Granting the defendant's motion for judgment as a matter of
law, the trial court found that standing on the shredder's
gearbox was not a reasonably anticipated use.
Under the jury instructions given in the present case, the
product use in the three cases described above could have been
defined as foreseeable rather than not foreseeable--most likely
changing the verdict in all three cases. The appellate court
felt the present jury instructions resulted in a misapplication
of the Louisiana products liability statute and, therefore,
represented an error by the trial court.
The appeals court then addressed facts in the present case
that spoke to Bridgestone's being able to foresee Delphen's use
of their bicycle and the resulting injury. The bicycle Delphen
borrowed was a precision racing model equipped with a quick-
release mechanism on the front axle hub. The quick release
served racers well for rapid removal and replacement of tires,
and Delphen knew the specialized bicycle had the quick-release
feature. Delphen testified that he was not familiar with the
operation of the release mechanism and did not know how to mount
the front wheel properly. Nevertheless, he attempted to adjust
the front wheel because he had noticed that it wobbled.
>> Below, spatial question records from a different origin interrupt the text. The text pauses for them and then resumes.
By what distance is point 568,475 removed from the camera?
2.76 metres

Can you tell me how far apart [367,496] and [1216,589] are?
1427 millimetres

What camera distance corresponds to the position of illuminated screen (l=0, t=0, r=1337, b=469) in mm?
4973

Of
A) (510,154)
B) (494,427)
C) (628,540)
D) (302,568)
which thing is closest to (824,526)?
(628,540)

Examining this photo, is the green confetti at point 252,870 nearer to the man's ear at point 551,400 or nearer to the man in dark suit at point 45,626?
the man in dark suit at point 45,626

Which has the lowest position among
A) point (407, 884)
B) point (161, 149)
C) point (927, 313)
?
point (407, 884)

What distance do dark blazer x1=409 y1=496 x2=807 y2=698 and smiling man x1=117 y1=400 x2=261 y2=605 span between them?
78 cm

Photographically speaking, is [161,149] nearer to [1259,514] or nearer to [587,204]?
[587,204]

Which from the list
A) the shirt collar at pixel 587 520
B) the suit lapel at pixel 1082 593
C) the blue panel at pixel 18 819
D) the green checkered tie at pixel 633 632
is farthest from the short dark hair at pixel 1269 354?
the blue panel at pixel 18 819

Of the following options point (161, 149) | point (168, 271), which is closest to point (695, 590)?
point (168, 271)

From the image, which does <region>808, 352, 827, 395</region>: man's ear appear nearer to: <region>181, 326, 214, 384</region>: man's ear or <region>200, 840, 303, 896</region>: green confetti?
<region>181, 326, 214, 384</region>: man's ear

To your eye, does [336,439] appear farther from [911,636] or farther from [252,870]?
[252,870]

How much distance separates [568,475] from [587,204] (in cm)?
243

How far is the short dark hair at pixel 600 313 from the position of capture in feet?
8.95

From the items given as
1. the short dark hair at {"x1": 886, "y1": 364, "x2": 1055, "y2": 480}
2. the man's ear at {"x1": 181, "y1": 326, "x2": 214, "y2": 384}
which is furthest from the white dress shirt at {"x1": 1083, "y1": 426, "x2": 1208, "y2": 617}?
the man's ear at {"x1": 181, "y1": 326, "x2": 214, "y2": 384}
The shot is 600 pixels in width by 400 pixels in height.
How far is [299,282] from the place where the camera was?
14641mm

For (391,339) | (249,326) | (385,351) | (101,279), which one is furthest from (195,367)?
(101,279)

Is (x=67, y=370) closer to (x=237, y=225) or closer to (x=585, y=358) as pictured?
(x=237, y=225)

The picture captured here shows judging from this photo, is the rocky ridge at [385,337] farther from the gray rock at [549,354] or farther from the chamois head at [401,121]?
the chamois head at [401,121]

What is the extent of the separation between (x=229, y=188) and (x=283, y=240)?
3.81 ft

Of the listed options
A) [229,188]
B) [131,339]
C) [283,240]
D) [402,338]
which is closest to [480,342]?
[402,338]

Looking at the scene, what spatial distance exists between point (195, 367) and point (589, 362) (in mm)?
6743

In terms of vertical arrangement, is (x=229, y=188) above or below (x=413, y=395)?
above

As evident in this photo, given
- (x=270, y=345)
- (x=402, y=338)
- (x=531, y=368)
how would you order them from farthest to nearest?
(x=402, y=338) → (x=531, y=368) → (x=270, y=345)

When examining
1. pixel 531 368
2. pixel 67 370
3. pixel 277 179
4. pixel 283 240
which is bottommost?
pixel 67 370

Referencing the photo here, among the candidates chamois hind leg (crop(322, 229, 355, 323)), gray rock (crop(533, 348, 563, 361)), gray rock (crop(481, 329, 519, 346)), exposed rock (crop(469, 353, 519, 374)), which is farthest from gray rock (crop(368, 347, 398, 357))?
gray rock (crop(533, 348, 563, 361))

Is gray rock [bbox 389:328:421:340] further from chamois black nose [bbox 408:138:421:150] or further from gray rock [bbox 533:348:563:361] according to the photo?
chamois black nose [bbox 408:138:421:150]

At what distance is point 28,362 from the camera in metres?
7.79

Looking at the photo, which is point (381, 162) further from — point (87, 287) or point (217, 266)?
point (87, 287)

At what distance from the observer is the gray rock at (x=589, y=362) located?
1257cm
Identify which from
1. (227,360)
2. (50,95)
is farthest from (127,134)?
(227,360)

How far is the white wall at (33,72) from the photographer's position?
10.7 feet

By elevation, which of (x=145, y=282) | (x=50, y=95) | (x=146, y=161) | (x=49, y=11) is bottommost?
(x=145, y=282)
The
court argued that Delphen knew the bicycle was specially designed
for sophisticated bicyclists and he should have taken
responsibility for learning how to fix the front wheel before
making an unschooled adjustment and driving onto the bridge. The
plaintiff's actions in this case were, according to the appellate
court, "not a reasonably anticipated use of the product."
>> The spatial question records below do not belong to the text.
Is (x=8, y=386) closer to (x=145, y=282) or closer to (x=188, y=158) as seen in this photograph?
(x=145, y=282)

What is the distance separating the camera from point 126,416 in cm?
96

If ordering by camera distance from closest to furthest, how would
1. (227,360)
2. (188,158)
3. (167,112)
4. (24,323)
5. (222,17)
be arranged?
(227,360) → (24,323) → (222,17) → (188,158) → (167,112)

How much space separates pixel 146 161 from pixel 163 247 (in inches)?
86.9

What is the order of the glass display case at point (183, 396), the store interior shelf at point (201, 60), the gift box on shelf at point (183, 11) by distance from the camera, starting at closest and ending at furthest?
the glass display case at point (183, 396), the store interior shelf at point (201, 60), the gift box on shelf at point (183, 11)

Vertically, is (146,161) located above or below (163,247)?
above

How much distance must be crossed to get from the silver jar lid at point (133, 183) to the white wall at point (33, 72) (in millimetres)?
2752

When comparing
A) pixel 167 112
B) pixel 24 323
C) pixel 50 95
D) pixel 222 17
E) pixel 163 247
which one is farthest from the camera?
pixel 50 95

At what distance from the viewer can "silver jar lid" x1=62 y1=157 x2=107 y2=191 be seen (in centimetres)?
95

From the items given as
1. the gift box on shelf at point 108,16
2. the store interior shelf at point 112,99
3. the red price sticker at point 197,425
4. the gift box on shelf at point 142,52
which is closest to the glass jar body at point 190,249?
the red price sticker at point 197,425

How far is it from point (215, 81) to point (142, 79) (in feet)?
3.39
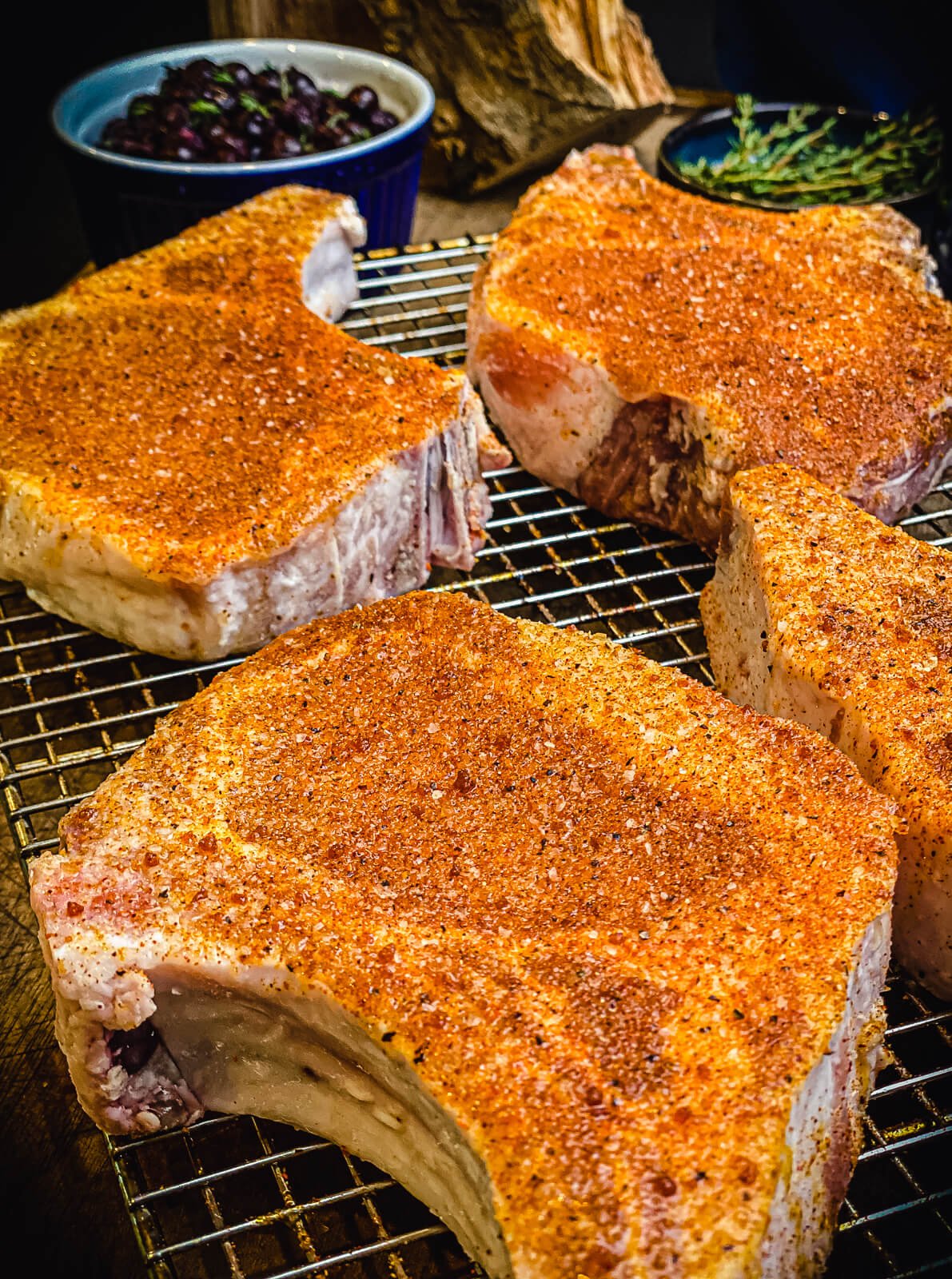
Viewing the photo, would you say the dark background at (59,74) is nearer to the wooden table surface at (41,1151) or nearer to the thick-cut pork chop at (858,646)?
the wooden table surface at (41,1151)

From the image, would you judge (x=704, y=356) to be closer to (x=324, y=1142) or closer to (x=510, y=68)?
(x=324, y=1142)

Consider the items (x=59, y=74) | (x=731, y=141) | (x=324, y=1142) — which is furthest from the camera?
(x=59, y=74)

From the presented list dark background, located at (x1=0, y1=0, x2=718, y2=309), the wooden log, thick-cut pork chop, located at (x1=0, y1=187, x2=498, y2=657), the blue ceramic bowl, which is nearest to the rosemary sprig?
the wooden log

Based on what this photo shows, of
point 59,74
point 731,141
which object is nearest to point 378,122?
point 731,141

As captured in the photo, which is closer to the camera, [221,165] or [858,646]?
[858,646]

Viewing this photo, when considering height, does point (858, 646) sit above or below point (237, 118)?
below

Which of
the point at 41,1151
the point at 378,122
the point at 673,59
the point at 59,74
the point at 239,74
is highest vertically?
the point at 239,74

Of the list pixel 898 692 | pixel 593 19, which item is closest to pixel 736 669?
pixel 898 692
The plaintiffs also argued that Bridgestone was liable
because the manufacturer did not use a secondary retention device
on the quick-release mechanism when that device was available at
the time they made the bicycle. However, the defendant pointed
out that the only such device available at the time was patented
by Schwinn; no feasible device existed for Bridgestone to use
when they made this bicycle.
Finally, the plaintiffs contended Bridgestone's instructions
for the bicycle were inadequate. At trial, Bridgestone's expert
showed that the bicycle's manual described the quick release and
its use and gave general safety instructions, including a warning
about the danger of roadway obstacles. Amy Newton verified that
she had received the manual with the bicycle and that the
instructions were adequate. It would not be feasible for the
manufacturer to provide all applicable instructions and warnings
for a complex, technical bicycle on the body of the bicycle. It
was the responsibility of the user, who knew this was a complex
machine, to seek and follow the provided manual. Delphen did not
do this, and the court found his use of the bicycle could not
reasonably be anticipated. Therefore, the court concluded
Bridgestone had no liability where they could not have reasonably
anticipated Delphen's use of the bicycle and where they had
provided instructions and warnings in the bicycle's manual. The
appeals court reversed the trial court's finding against
Bridgestone.
Damage Amounts
Citing Youn v. Maritime Overseas Corp (623 So.2d 1257
(La.1993), cert. denied, Maritime Overseas Corp. v. Youn, ---
U.S. ---, 114 S.Ct.1059, 127 L.Ed.2d 379 (1994)), the appellate
court noted that the trial court's discretion is "great" and even
"vast" when awarding damages. It was up to the trier of fact to
evaluate Delphen's injuries and their effects and make a
reasonable assessment. Taking up each category of awarded
damages, the appellate court decided that none of the amounts
clearly represented an abuse of the jury's discretion. The
appeals court confirmed the amounts, neither decreasing them as
requested by the defendants nor increasing them as requested by
the plaintiffs.
In summary, the appellate court reversed the trial court's
decision against Bridgestone and found the manufacturer had no
liability in this case. Finding DOTD negligent, the court
allocated 50 percent fault to DOTD and 50 percent to Delphen for
his comparative negligence. The court left the amount of the
damage awards in place.
[For further reference, see Robert Delphen and Gina M. Delphen v.
the Department of Transportation and Development, State of
Louisiana, et al. (La.App. 4 Cir. 1995) in West Publishing Vol.